■ **WHAT TO DO**: Reproduce every line of the material below, but drop the pictures.

■ **LISTED RECORDS**:
--- start ---
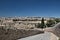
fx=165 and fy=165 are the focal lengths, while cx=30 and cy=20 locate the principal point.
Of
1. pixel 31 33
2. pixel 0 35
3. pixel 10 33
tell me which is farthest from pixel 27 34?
pixel 0 35

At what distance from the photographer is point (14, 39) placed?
12.5 m

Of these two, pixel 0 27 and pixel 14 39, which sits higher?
pixel 0 27

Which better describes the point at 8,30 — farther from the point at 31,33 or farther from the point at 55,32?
the point at 55,32

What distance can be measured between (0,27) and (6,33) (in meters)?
0.73

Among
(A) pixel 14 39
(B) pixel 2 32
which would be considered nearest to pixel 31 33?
(A) pixel 14 39

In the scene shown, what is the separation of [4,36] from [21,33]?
1.32 metres

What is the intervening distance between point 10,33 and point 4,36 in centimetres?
52

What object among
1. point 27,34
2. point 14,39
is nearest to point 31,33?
point 27,34

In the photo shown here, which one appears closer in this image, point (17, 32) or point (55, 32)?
point (17, 32)

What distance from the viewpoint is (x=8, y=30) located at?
12.8m

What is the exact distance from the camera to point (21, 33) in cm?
1272

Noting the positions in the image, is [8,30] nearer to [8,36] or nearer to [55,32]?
[8,36]

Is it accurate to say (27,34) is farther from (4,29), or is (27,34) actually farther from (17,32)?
(4,29)

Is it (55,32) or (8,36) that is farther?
(55,32)
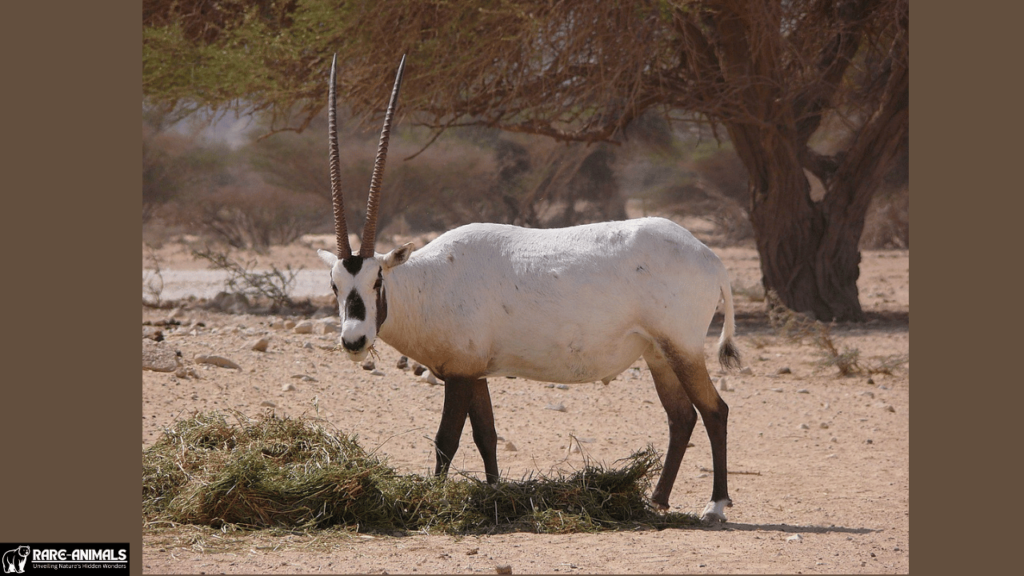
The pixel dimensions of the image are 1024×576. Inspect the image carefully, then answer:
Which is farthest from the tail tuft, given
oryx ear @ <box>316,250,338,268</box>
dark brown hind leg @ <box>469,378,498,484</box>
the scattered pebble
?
the scattered pebble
--- end ---
■ **RESULT BELOW**:
fx=165 and fy=165 are the focal lengths, while cx=30 and cy=20 locate the principal point.
Of
1. pixel 31 33
2. pixel 0 35
3. pixel 10 33
tell me which is farthest from pixel 27 34?
pixel 0 35

At what distance from the photographer is point (14, 39) placed?
12.5 m

Of these two, pixel 0 27 and pixel 14 39, which sits higher?
pixel 0 27

Which better describes the point at 8,30 — farther from the point at 31,33 or farther from the point at 55,32?
the point at 55,32

What distance can be measured between (0,27) and (6,33) (in meters)?
0.73

Among
(A) pixel 14 39
(B) pixel 2 32
which would be considered nearest to pixel 31 33?
(A) pixel 14 39

In the scene shown, what is the separation of [4,36] from [21,33]?
1.32 metres

What is the intervening distance between point 10,33 and point 4,36 in centimetres?
52

What object among
1. point 27,34
2. point 14,39
is nearest to point 31,33?
point 27,34

In the photo shown here, which one appears closer in this image, point (17, 32) or point (55, 32)?
point (17, 32)

What distance from the viewpoint is (x=8, y=30) located at?
12.8m

What is the exact distance from the camera to point (21, 33) in cm?
1272

Noting the positions in the image, is [8,30] nearer to [8,36] or nearer to [55,32]?
[8,36]

Is it accurate to say (27,34) is farther from (4,29), or is (27,34) actually farther from (17,32)?
(4,29)

Is it (55,32) or (8,36) that is farther?
(55,32)
The pixel dimensions of the image are 1024×576. Inspect the image carefully, then answer:
Which is farthest from the tail tuft, given
oryx ear @ <box>316,250,338,268</box>
dark brown hind leg @ <box>469,378,498,484</box>
the scattered pebble
?
the scattered pebble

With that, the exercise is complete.